An Kratern ist das Gebirge reich, an Formen steil, wild zerrissen und oft bis in den wild brandenden schäumenden Ocean sich als steile Abhänge oder Abgründe ziehend. Diese jähen Abhänge und Abgründe charakterisiren finstere Grotten, die durch gewaltige Ausströmungen der Laven ältester, älterer und neuerer Zeit in den Ocean entstanden und sehr verschieden in ihrem Colorit und in ihren meist dunklen Schattirungen sind.
Das Ufer der Insel ist meist steil, schroff und tief. — Die Umgebungen desselben, reich an Riffen, Korallenbänken, Lavabänken, tiefen Einschnitten oder weit in den Ocean sich ziehenden flachen Landzungen, macht einen wild zerrissenen, echt plutonischen Eindruck, der noch erhöht wird durch den charakteristischen, metallischen Glanz der grauen Farbe der starren Ufer, der Hochfläche des Ufersaumes und der ganzen Umgebung.
Die Insel Hawaii macht den Eindruck, dass dieselbe primitiv nur aus den 3 damals aus dem Ocean hervorragenden Vulkanen, dem „Mauna-loa“, „Mauna-kea“, und „Hualalaí“ bestand und dass dieselben durch frühere oftmalige Eruptionen, durch unterirdisches Sicherheben und Füllen mit den Erdgüssen der Lavamassen sich über dem Wasserspiegel vereinigt, und durch allmäligen Zuwachs die jetzige Form der Insel gebildet haben, wie es sichtlich durch die Wirkung der neueren Eruptionen, durch die — wenn auch langsamen — Vergrösserungen der Insel stattfindet und zwar nicht nur durch überseeische Lavazuströmungen, sondern auch durch unterseeische Zuströmungen und durch unterseeische Erhebung des Bodens.
Die Insel Maui ist von der Insel Hawaii durch einen 10 engl. Meilen breiten Kanal getrennt, den eine heftige Strömung und ein beständig stürmischer Luftzug charakterisirt. —
Die Insel besteht aus zwei Theilen, Ost-Maui und West-Maui. Beide Theile sind sich im Allgemeinen ähnlich, in der Formation jedoch verschieden.
In Ost-Maui haben sich durch die längere Ruhe der einstmals gewaltig wirksamen Vulkane ebenfalls Hochebenen, jedoch — im grellen Contrast zu Hawaii — sanft gegen den Ocean sich niederziehend gebildet, die mit fruchtbarstem Humus belegt, der Gegend einen üppigen Graswuchs, stellenweise eine niedrige Waldvegetation gestatten und zur Cultur sehr geeignet sind.
Ost-Maui bildet den grössern Theil der Doppelinsel und ist mit dem westlichen, kleinern Theile durch eine schmale Landzunge verbunden.

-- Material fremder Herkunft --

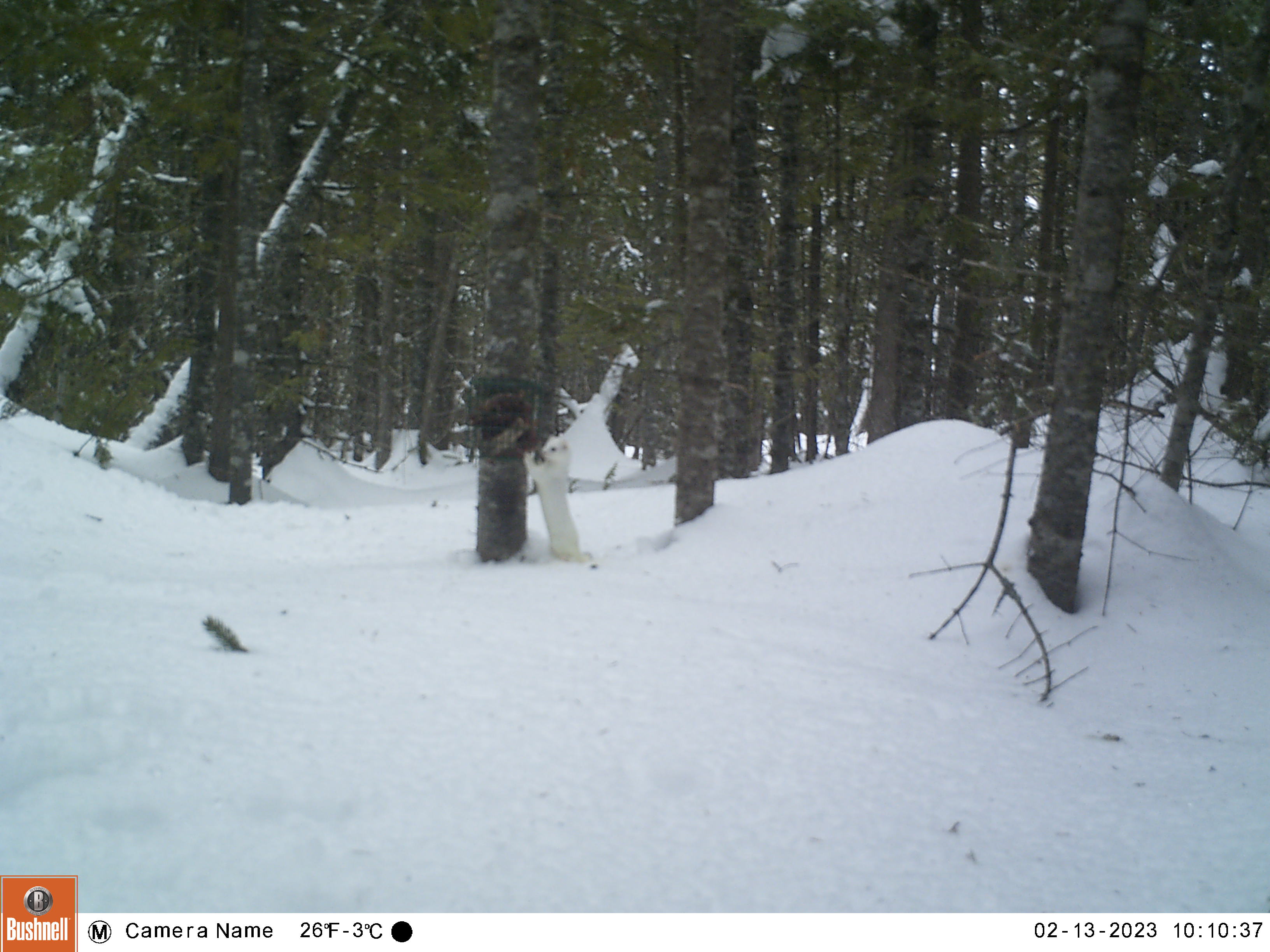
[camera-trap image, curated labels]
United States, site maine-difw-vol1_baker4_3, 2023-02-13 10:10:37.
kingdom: Animalia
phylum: Chordata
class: Mammalia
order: Carnivora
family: Mustelidae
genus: Mustela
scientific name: Mustela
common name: weasel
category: weasel sp.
Weasel sp. (weasel) (Mustela).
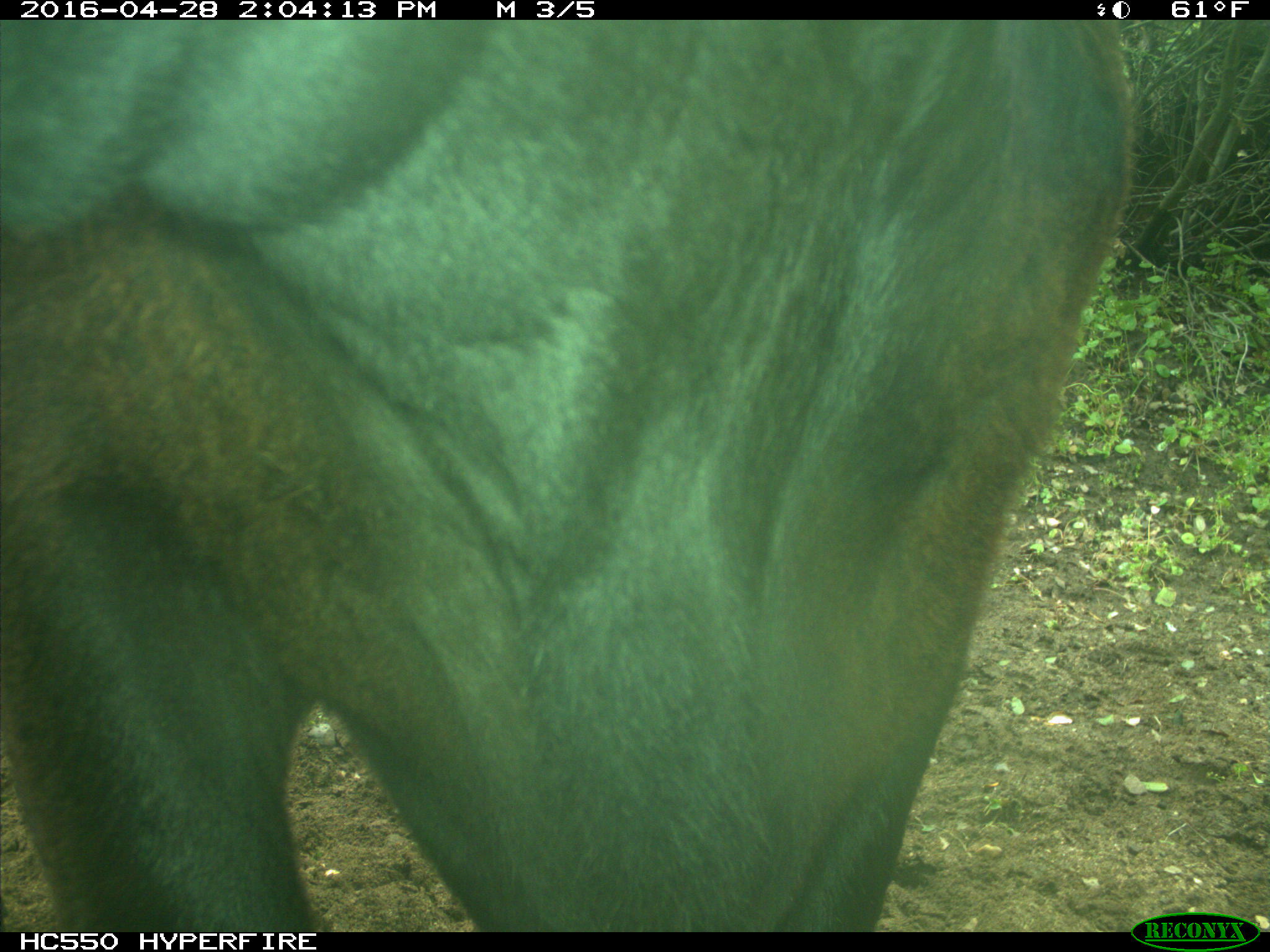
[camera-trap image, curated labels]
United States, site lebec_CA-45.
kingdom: Animalia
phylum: Chordata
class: Mammalia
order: Artiodactyla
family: Bovidae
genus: Bos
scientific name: Bos taurus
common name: domestic cow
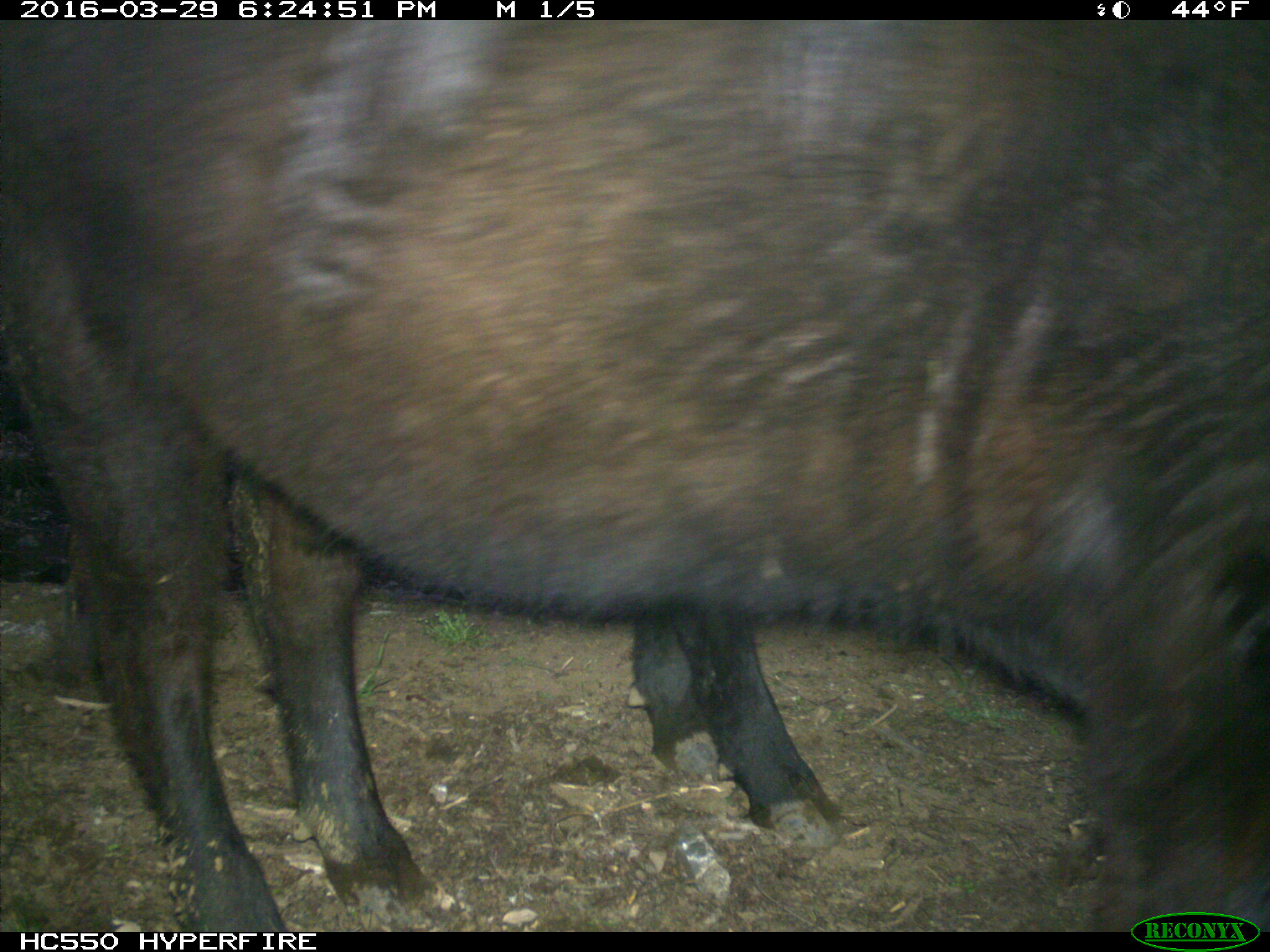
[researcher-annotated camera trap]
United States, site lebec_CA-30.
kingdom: Animalia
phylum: Chordata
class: Mammalia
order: Artiodactyla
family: Bovidae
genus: Bos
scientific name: Bos taurus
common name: domestic cow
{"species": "Bos taurus (domestic cow)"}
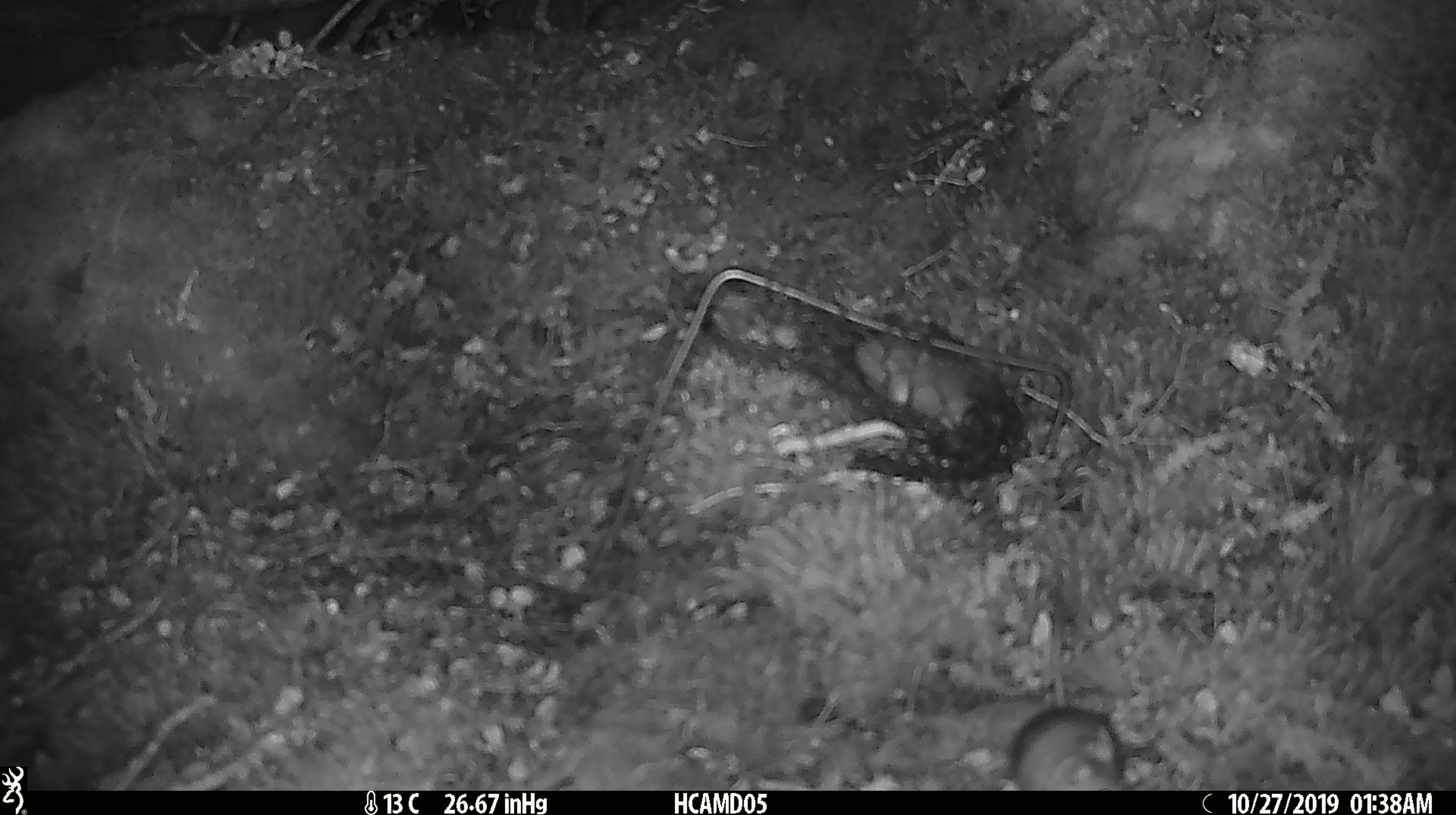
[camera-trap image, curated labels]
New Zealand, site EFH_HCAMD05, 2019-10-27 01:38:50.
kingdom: Animalia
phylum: Chordata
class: Mammalia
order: Rodentia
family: Muridae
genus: Mus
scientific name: Mus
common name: mouse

West-Maui erinnert im Kleinen in Bildung, Form und Charakter an die Insel Hawaii. Gleichwie letztere ist sie durchwühlt, zerrissen und, so zu sagen, gedrängt gehoben. Auch bei ihr im Kleinen findet man wie in Hawaii 3 ähnlich gelegene vulkanische Erhebungen, deren einstmalige Wirkung auf ihre Constellation allen Anzeichen nach wie die der Insel Hawaii gewesen sein muss.
West-Maui ist wild zerrissen, an Schluchten reich, in den Thälern und Schluchten üppig an Vegetation, ist aber trotz ihres Reichthums an Quellen, Bächen und fruchtbarem Boden durch die Zerrissenheit ihres Terrains und die zahlreichen Engschluchten ihrer Landschaft zu einer rationellen Cultur nicht durchweg geeignet, während Ost-Maui Dank ihrer sanft sich neigenden Landschaft mit ihrem meist fruchtbaren Boden, — wenn auch an Wald arm, daher schattenlos und den Strahlen der Sonne ausgesetzt und obgleich verhältnissmässig arm an Quellen und Bächen — zu einer rationellen Cultur höchst geeignet ist. Es erfordert aber zu den umfangreichen, künstlichen Bewässerungen und künstlichen Schattenerzeugungen bedeutende Betriebskapitalien.
Die Insel „Kauai“ hat nur einen Central-Vulkan, der durch seine einstmaligen Eruptionen — ähnlich wie in Ost-Maui der Haleakála — sanft sich neigende Ebenen gebildet hat. Die Wirkung der Eruptionen muss aber eine gewaltigere oder enger umschlossene gewesen sein als in Ost-Maui, da die sanft sich neigenden Ebenen, stellenweise gewaltsam durchrissen, durchwühlt, mehr den Charakter von West-Maui annehmen.